---------- Data excerpts
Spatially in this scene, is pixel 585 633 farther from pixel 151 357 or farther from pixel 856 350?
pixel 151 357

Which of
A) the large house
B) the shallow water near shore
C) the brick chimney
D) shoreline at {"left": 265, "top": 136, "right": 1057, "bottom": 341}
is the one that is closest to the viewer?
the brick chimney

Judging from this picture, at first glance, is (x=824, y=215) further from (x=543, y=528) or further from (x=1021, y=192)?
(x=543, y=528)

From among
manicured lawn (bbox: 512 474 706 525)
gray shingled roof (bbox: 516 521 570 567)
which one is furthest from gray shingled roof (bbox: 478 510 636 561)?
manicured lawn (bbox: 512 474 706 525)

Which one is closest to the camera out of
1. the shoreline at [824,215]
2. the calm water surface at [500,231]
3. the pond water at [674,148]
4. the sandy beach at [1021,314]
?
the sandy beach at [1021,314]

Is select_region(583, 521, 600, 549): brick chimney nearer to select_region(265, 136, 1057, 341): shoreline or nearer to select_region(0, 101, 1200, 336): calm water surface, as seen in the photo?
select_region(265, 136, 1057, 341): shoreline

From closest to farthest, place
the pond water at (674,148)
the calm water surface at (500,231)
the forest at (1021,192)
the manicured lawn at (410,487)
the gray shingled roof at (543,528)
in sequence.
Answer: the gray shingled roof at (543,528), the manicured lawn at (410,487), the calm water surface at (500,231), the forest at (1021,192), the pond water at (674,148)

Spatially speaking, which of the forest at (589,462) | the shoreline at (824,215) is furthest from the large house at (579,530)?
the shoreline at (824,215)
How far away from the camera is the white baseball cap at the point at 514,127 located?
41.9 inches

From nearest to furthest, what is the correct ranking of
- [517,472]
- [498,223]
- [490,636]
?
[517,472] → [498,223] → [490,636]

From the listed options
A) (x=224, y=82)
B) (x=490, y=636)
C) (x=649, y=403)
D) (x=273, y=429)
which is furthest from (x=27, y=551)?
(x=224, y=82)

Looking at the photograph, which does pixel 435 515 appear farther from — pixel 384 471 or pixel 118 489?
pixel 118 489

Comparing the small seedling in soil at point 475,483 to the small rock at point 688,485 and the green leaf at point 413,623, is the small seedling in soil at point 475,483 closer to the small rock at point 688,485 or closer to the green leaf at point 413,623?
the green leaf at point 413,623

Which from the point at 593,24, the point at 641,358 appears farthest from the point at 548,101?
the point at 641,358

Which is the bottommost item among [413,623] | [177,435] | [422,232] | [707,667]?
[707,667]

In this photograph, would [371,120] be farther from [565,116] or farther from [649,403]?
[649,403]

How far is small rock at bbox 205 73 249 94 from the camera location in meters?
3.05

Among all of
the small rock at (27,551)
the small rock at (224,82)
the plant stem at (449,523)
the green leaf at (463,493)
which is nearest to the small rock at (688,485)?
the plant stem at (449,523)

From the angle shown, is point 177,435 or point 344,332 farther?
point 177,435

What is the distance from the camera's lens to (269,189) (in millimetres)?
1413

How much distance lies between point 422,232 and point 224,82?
--------------------
---------- Data excerpts
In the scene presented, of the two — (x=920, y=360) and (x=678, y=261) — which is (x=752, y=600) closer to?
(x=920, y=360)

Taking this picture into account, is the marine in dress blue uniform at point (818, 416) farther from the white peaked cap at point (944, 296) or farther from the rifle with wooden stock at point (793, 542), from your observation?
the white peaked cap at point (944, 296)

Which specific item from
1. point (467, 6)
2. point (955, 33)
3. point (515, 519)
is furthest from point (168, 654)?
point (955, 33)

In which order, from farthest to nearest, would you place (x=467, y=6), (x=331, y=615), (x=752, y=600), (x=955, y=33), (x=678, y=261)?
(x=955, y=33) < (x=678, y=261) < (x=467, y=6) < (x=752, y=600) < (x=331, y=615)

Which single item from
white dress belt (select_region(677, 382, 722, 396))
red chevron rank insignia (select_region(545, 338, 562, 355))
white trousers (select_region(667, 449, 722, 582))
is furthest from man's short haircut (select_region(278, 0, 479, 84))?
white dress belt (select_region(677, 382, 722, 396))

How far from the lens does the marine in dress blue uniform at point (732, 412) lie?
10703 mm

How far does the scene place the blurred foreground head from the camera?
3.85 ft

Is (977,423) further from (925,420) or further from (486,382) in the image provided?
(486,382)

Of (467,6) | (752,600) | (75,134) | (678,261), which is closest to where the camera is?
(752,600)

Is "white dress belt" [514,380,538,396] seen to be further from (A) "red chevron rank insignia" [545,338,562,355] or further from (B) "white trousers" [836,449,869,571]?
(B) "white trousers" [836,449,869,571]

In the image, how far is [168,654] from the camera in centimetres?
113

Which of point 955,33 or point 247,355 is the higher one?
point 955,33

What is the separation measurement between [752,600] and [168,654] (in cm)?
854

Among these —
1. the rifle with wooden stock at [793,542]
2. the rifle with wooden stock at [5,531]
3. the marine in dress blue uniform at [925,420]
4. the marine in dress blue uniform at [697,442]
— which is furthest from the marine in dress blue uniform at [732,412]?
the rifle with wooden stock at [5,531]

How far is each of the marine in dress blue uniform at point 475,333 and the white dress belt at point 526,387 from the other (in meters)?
--------------------
---------- Data excerpts
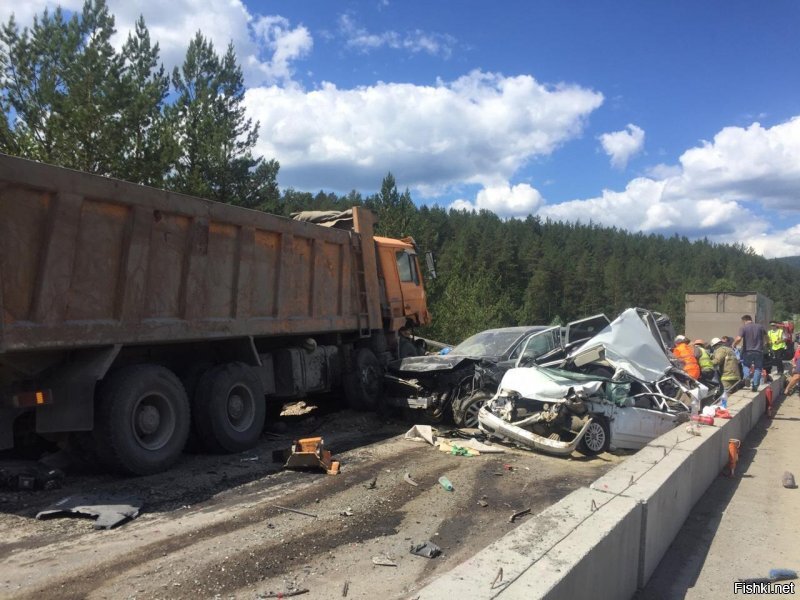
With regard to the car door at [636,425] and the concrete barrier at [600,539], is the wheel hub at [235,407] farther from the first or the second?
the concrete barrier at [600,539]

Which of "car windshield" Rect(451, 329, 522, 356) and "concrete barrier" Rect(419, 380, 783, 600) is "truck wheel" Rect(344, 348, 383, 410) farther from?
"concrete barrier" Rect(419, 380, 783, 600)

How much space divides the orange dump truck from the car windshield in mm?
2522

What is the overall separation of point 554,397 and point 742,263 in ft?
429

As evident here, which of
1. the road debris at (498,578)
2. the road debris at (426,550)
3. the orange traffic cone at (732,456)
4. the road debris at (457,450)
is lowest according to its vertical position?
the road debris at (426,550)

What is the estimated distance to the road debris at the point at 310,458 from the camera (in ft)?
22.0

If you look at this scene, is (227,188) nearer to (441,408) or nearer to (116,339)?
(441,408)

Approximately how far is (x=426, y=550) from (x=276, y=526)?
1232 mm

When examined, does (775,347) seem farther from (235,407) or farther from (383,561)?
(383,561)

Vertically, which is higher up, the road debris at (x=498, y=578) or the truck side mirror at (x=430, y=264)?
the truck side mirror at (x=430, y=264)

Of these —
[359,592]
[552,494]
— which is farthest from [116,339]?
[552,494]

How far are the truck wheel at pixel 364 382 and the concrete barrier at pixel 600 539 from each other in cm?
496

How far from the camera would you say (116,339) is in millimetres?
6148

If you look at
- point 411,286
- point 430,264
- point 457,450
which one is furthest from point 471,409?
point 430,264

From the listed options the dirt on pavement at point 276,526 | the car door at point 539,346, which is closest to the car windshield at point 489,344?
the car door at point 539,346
--------------------
◆ Stated goal ◆
Give the part of the listing that opens with the line containing "Among all of" and closes with the line containing "How much distance" as a numbered list, leaving out blank lines.

◆ Full response ◆
1. Among all of
2. the small rock at (27,551)
3. the small rock at (224,82)
4. the plant stem at (449,523)
5. the green leaf at (463,493)
6. which is nearest to the small rock at (688,485)?
7. the plant stem at (449,523)
8. From the angle shown, is point 177,435 or point 344,332 farther?
9. point 177,435
10. What is the distance from the camera's lens to (269,189) (in millimetres)?
11. 1413
12. How much distance lies between point 422,232 and point 224,82?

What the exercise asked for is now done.